A Porto Buso si lavora al museo della laguna

GRADO. Nella notte fra il 23 e il 24 maggio del 1915, alle 3 di notte, dal cacciatorpediniere della Marina italiana Zeffiro al comando di Arturo Ciano, partì la prima cannonata della Grande guerra. Complessivamente furono 169 le cannonate sparate contro la caserma di Porto Buso che allora segnava il confine fra Italia e Austria (il canale rappresenta oggi il confine fra la laguna di Grado e di Marano). Prima delle cannonate, dallo Zeffiro fu lanciato un siluro che, però, fece cilecca, come racconta nel suo rapporto il comandante Ciano, essendosi lo stesso siluro arenato senza scoppiare su un bassofondo proprio in corrispondenza del pontile dove erano ormeggiati i mezzi nautici austriaci. La prima cannonata della Prima guerra mondiale andò a colpire proprio il pontile dove da anni ormai c’è una lapide che ricorda l’avvenimento e dove puntualmente i marinai in congedo dell’Anmi di Grado, si recano il 24 maggio a deporre una corona d’alloro a ricordo dell’avvenimento. Cosa che è avvenuta regolarmente anche ieri mattina con una semplice ma significativa cerimonia tra l’altro in un contesto ambientale attuale che riporta indietro nel tempo proprio a 103 anni fa: tutto distrutto e disboscato. Ma questa volta perché è in fase di realizzazione il nuovo edificio che sorgerà al posto dell’ex caserma della guardia di finanza (questa fu in seguito la destinazione della caserma austriaca di un secolo fa). Ecco allora la necessità di tagliare alberi ed eliminare il verde esistente ma ciò soprattutto, proprio a seguito delle vicende storiche del sito, per la necessità che c’è stata di fare tabula rasa per cercare l’eventuale presenza di ordigni bellici che a ogni modo non sono stati trovati. Piante e verde, spiega l’assessore Fabio Fabris, saranno naturalmente rimessi in sito non appena ultimai i lavori.

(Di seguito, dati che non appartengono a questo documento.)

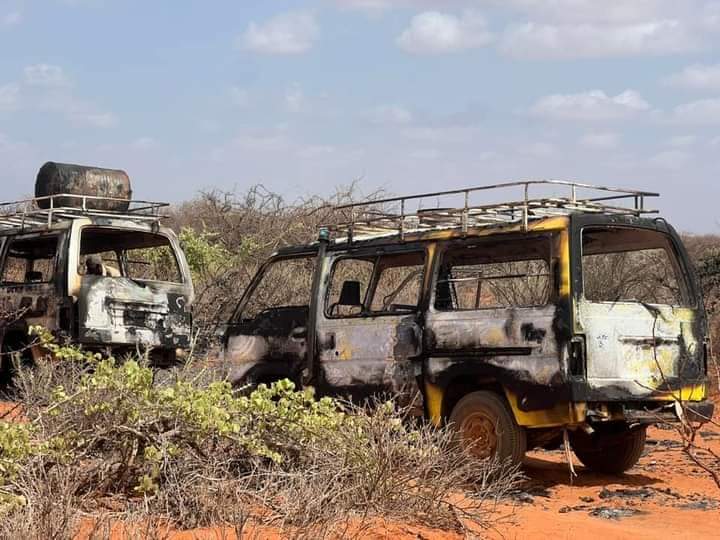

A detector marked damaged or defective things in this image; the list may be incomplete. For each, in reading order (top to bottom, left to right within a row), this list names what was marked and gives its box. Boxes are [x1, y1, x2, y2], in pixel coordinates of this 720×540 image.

rusted fuel drum [34, 160, 132, 211]
rusty metal frame [0, 193, 169, 231]
rusty metal frame [324, 180, 660, 242]
broken window opening [0, 234, 58, 284]
burnt vehicle [0, 160, 194, 380]
charred van [0, 160, 194, 380]
burned minibus [0, 162, 194, 382]
burnt vehicle interior [79, 227, 183, 284]
broken window opening [584, 226, 688, 306]
burnt vehicle [221, 181, 716, 472]
burned minibus [221, 181, 716, 472]
charred van [221, 181, 716, 472]
rusty wheel rim [458, 412, 498, 458]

Dopo il lungo intervento che sarà effettuato pressoché completamente con quel sistema oggi identificato di edilizia sostenibile, ci sarà a disposizione la rifatta ex caserma della guardia di finanza che diventerà un centro didattico culturale ed espositivo legato in particolare alla laguna, e una torretta-osservatorio; è previsto il ripristino di un ulteriore edificio ma soprattutto il rifacimento e consolidamento degli argini per la quale impellente necessità legata alla sicurezza del sito, il Comune ha già interessato la Regione e la Protezione civile.
Presenti alla cerimonia di ieri mattina i marinai gradesi con il presidente Giovanni Nino Pastoricchio, il sindaco Dario Raugna che hanno tenuto i discorsi di circostanza, i carabinieri con il maresciallo capo Somma e i due carabinieri del gommone, il luogotenente Bianco di Circomare e il consigliere nazionale dell’Anmi Giorgio Seppi. Tornando alla storia, nella relazione di fine operazione il comandante Ciano (il documento fa parte dell’archivio storico della Marina Militare) così raccontava: “evitando ogni rumore, si entrava nel Canale di accesso di Porto Buso e, non veduti, si riusciva a superarlo felicemente fino a raggiungere il traverso del pontile e della Caserma Austriaca, a 500 metri di distanza sulla rotta magnetica 345°”.
Ecco allora scattare l’azione con il lancio del siluro contro il pontile aprendo il tiro a granata A. E. con i tre cannoni da 76 sulla caserma.
Il bilancio dell’operazione fu tremendo: pontile centrato con la distruzione dei mezzi nautici, caserma e torretta semidistrutte e fuggi fuggi degli uomini. Furono fatti prigionieri 48 di loro. Secondo altri diari in 6 riuscirono a fuggire e a porsi in salvo. Da parte italiana, come precisava il Capo di Stato Maggiore dell’Esercito generale Cadorna si segnalava “un morto e pochi feriti”. Tra l’altro non si può non ricordare ancora una volta come all’epoca dei fatti, Grado e la sua popolazione fossero divisi a metà: una parte con gli italiani, gli altri con gli austriaci tant’è che fra i militari arrestati, tra le file austriache c’erano anche alcuni gradesi.